[GIVEN INSTRUCTION 1]: In the forum thread about old amplifiers, what year was the NAD 3130 released?

I'm currently looking at a NAD 3130, not sure how it stacks up today but it's a classic amp, looks clean and at good price. 1985 they were released.
 
There's a lot of love for decent old amps. If you do the inflation calculations you'll often see that what was considered a budget amp in the 80's would equate to spending mid-market money today. £180 in 1984 is the equivalent of £550 today.

It's not a level playing field of course. The cost of manufacturing has fallen a lot in that time too, but much of that advantage has been wasted on making cheaper rather than better products. I suppose that's a response to the rise of multichannel in the 90's/00's and also the move away from conventional home-based stereo systems to PC audio and portables. Manufacturers are either scrabbling for what business they can get in the budget market or have retreated to the mid- and upper-end price brackets when forty-somethings are reliving their youth but with a fatter wallet :D

Physical condition aside, the two caveats with older amps are noisy volume potentiometers (sometimes source switching pots too) and capacitors drying out. Neither is a terminal problem, and noise on the pots is easy to check by switching and changing volume when there's no source playing. Capacitor issues are slightly harder to pin down unless there's a dead channel. Whiz the lid off and inspect visually. Look for signs of bulging tops or bursting at the bases. However, don't be tempted to recap unless there's a definite issue and you know what you're doing.

The bottom line IMO is that a good amp is a good amp. NADs are solid performers with a reputation for plenty of power (lots of current) and an easy listening sound. It'll be hard to find something new that matches the build quality and performance at the same price as used, but then that really shouldn't be a surprise; depreciation works in your favour. Having said that, there are some modern alternatives that might be worth keeping on your radar if bidding gets a bit silly on a 30+ year old amp. I've been really impressed with the Onkyo A-9010. It's a bit of a left-field shout because Onkyo isn't the first name that springs to mind when talking good stereo amps, but there it is; they made a corker.

Equally left-field are the original 90's Yamaha Pro-Logic amps. Now I know what you're probably thinking.... "An AV amp can't be good at stereo"... and if we were talking an early Dolby Digital/DTS AV receiver I'd absolutely agree. But the thing is the Pro-Logic amps come from a different school of thought.

Yamaha took the basic guts of a stonking great stereo amp and turned it in to a multichannel beast. It helps of course that these things were the thick end of £1500-£1800 new, so there was a LOT of money thrown at making something peerless in its class. Today they're overlooked by all but true aficionados. If you have some speakers that are a tricky load, or that just need some really welly to open then up, then amps such as the Yamaha DSP-A2070 and DSP-A3090 have the power in spades and yet still do all the Hi-Fi stuff such as insight and timing.
 
Thanks for your reply, much appreciated :) I’m happy to replace internal components if needs be.

I can get peak under the hood of the amplifier if needs be. I also found an Arcam Alpha 8 I’m interested in that has pictures of the internals, looks good from what I can see.

I’ve noticed that Onkyo, gets good reviews for the price/performance ratio. I would prefer two sets of speaker terminals though.

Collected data
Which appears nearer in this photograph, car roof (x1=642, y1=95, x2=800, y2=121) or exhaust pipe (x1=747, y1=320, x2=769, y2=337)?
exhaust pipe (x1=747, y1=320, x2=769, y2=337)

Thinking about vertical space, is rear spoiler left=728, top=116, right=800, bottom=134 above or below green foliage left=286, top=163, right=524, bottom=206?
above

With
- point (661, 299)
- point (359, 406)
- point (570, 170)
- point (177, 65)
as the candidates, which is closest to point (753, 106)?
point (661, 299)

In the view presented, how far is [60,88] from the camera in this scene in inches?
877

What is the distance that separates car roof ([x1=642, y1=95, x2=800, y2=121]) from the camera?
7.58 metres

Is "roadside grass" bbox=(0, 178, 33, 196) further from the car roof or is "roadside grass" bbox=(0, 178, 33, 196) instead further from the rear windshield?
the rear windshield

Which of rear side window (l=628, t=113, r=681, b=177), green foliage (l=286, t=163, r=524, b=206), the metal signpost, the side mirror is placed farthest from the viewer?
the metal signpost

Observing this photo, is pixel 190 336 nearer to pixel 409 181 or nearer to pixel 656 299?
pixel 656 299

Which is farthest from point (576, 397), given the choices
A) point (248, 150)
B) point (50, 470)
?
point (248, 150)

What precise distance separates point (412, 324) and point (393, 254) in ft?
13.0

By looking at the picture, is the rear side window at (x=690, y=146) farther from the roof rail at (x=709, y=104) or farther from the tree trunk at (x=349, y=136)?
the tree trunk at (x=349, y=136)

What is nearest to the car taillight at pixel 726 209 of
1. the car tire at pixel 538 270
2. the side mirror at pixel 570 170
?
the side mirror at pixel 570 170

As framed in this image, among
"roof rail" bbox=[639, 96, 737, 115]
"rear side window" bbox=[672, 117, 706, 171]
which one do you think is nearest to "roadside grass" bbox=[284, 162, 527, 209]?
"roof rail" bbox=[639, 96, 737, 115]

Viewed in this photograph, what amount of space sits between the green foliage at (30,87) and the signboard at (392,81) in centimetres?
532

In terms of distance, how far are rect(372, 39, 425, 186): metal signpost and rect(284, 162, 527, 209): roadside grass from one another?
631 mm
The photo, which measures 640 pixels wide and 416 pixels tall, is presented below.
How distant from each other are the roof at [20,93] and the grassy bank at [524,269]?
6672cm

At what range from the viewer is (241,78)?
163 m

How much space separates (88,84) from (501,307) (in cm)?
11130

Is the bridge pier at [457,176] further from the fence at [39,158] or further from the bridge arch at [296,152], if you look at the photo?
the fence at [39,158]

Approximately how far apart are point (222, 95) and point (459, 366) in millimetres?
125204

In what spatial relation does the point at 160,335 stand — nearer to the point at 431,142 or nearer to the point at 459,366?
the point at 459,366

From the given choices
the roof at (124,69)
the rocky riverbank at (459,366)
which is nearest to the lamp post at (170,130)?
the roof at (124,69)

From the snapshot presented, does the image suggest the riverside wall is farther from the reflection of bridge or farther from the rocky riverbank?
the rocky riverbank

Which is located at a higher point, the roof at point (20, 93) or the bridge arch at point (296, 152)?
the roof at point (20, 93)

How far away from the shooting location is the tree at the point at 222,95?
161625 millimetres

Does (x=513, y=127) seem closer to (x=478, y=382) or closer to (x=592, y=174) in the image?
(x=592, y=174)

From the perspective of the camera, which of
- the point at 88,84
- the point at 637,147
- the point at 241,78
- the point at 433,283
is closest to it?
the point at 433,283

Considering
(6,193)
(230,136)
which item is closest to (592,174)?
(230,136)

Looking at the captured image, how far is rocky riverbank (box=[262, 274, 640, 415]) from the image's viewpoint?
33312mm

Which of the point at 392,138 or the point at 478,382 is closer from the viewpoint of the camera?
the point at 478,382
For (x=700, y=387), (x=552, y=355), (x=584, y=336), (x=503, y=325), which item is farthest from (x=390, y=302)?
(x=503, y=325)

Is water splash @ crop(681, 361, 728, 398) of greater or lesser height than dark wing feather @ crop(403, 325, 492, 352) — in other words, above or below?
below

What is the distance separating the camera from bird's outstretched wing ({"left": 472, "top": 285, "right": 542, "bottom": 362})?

[GIVEN INSTRUCTION 2]: Recast everything in the collected data from the line containing "from (x=390, y=302)?" down to the end of that data as a numbered list, dropping any blank lines.

[OUTPUT 1]: 1985

[OUTPUT 2]:
1. For (x=700, y=387), (x=552, y=355), (x=584, y=336), (x=503, y=325), which item is farthest from (x=390, y=302)?
2. (x=503, y=325)
3. Is water splash @ crop(681, 361, 728, 398) of greater or lesser height than dark wing feather @ crop(403, 325, 492, 352) — in other words, above or below?
4. below
5. What is the distance separating the camera from bird's outstretched wing ({"left": 472, "top": 285, "right": 542, "bottom": 362})?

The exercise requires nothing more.